** Begin **

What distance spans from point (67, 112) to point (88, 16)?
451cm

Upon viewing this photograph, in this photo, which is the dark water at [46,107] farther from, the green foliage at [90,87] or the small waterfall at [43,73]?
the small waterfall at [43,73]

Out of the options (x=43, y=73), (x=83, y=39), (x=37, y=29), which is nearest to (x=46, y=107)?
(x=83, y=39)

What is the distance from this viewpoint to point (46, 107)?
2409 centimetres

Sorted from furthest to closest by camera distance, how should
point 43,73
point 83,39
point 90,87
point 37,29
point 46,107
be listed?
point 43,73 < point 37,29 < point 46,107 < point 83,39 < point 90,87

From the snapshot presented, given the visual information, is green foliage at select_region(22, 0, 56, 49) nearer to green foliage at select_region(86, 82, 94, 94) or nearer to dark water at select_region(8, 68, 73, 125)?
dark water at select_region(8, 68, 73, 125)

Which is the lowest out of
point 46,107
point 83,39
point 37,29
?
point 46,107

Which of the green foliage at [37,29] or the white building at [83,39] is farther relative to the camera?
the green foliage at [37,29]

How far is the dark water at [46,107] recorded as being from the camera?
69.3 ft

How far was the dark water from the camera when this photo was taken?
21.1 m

** End **
** Begin **

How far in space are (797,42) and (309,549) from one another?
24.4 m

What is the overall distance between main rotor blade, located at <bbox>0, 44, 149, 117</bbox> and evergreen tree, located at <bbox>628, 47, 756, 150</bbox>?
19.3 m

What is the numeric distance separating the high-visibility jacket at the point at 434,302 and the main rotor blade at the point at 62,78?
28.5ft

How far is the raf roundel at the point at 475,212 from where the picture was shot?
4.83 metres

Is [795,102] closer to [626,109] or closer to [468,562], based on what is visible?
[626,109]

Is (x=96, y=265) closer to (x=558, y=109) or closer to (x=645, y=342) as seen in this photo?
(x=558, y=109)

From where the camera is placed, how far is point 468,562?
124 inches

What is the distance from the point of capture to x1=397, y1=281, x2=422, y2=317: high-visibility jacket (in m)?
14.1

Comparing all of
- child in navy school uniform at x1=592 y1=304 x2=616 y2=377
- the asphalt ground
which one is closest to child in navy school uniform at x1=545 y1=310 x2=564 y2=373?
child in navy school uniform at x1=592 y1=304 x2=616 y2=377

** End **
** Begin **

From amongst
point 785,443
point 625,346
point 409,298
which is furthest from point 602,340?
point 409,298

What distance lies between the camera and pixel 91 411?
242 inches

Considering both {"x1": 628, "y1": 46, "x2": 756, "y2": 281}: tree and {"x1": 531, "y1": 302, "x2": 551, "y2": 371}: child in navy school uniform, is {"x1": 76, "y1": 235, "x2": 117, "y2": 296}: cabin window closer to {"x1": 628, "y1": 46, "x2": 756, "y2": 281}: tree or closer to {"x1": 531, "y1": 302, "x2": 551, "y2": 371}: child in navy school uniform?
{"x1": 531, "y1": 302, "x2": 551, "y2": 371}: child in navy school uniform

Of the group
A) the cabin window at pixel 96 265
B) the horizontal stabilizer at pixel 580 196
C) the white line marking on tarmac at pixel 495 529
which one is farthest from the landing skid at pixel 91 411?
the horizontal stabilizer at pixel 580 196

** End **

● PROBLEM TO SOLVE:
Find every row above that contains the word "furthest" and copy each such row in full. Case counts.

● PROBLEM SOLUTION:
Sorted from furthest to closest by camera distance, how should
which is furthest from point 602,340?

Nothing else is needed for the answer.